Но когда я вернулся в свой город и в свою квартиру,
опять навалилось чувство тоски и безысходности. Несколько раз брал трубку,
чтобы позвонить Аиде, но
потом с досадой отбрасывал ее на диван. «Спортивное кидание телефонных трубок
на мягкие поверхности; залог победы — регулярные тренировки» — придумал себе слоган.
В одну из суббот решил пойти в ночной клуб. Раньше
мы с Лией довольно часто ходили в «Фантомас».
Она любила танцевать, я — пить коктейли. После энного количества влитого в себя
алкоголя я обычно тоже выходил на танцпол
и начинал совершать некие движения руками и ногами. Теперь же мне хотелось и
алкоголя, и музыки, и танцев, и какого еще угодно драйва, лишь бы не помнить и
не думать.
Пошел в привычный
«Фантомас». Поднялся на
второй этаж, и сразу — к барной
стойке. Четыре стопки по 30 грамм. На скорость — одну за другой. Познакомился с
пьяным веселым парнем. Вместе с ним еще по три стопки. Но опьянение не
приходило. Мой новый знакомый отошел к своим друзьям. Я обернулся посмотреть на
танцующих и увидел Лию. Она
весело отплясывала в окружении двух парней и девушки. Глаза блестели, волосы
были собраны в задиристый хвостик на макушке. «Хорошо, что у нее все хорошо…» —
подумал я и удивился тому, что, с тех пор как расстался с ней таким
неджентльменским способом — отправив эсэмэску,
у меня ни разу не возникало чувство вины перед ней. И как только я подумал об
этом, оно вдруг возникло.
Я повернулся к бармену и попросил еще водки. Решил
выпить две стопки и уехать из «Фантомаса»

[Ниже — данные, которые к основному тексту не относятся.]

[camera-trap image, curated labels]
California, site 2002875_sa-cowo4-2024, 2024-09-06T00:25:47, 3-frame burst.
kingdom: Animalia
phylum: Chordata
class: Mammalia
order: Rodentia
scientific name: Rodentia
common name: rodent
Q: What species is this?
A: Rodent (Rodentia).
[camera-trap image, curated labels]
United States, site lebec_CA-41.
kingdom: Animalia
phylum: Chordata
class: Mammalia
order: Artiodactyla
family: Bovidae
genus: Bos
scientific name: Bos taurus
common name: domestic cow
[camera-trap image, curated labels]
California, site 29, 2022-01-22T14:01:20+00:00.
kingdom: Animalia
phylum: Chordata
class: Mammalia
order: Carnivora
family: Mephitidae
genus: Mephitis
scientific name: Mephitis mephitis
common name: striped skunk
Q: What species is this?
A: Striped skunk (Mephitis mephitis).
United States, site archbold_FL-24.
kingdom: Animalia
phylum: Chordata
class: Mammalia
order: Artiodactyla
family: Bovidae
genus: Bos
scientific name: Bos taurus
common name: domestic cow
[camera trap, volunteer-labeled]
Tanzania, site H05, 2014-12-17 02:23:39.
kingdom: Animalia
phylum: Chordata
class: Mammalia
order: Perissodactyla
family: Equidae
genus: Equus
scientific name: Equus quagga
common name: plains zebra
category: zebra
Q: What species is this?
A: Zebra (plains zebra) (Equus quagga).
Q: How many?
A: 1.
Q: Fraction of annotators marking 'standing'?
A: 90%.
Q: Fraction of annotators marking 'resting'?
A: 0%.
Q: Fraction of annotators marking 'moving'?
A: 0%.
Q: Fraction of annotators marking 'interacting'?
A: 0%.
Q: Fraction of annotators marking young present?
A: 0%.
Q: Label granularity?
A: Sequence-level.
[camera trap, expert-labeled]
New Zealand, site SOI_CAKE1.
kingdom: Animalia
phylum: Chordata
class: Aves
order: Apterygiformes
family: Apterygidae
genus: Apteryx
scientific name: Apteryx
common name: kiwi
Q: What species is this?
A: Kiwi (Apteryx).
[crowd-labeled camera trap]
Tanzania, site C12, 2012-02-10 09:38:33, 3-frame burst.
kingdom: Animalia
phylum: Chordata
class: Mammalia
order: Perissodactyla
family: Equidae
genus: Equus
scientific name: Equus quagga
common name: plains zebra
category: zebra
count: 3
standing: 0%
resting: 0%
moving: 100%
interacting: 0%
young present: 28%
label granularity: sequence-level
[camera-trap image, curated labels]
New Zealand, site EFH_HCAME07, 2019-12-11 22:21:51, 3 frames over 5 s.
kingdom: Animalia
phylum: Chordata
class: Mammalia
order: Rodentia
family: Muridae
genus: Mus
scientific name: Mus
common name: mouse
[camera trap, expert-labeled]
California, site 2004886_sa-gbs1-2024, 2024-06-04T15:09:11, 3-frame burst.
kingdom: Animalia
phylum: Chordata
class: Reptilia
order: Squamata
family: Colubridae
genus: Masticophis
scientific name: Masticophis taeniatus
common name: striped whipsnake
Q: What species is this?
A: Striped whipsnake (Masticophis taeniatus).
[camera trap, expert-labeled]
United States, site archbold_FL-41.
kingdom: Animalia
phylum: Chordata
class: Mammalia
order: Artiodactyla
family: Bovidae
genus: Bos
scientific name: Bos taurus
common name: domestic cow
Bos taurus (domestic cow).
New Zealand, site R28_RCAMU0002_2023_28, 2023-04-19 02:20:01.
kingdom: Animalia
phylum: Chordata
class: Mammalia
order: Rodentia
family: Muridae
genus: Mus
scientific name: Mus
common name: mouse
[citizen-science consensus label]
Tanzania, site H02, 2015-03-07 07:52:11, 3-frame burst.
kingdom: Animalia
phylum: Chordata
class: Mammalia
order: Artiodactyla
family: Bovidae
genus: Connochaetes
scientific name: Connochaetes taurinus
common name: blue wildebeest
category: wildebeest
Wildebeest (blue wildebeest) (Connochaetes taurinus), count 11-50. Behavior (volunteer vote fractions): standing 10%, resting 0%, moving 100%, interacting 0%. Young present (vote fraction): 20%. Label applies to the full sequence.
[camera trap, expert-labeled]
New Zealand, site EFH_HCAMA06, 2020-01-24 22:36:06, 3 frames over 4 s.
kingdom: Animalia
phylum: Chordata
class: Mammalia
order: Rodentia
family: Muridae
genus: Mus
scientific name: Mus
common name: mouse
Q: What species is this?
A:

в какое-нибудь другое заведение. Но не успел.
— Привет, — подошедшая к барной стойке Лия взъерошила мои волосы. — Мачо снова в клубах…
— Привет. Рад тебя видеть.
— Да ну…
— Да… Видел,
как ты танцевала — красиво.
— И даже еще не забыл, как говорить комплименты…
Она волновалась. Разгоряченная, немного пьяная,
эмоциональная. Говорила с вызывающей интонацией, готовая к бою, но я
чувствовал, что внутри — женственная неуверенность и нежность.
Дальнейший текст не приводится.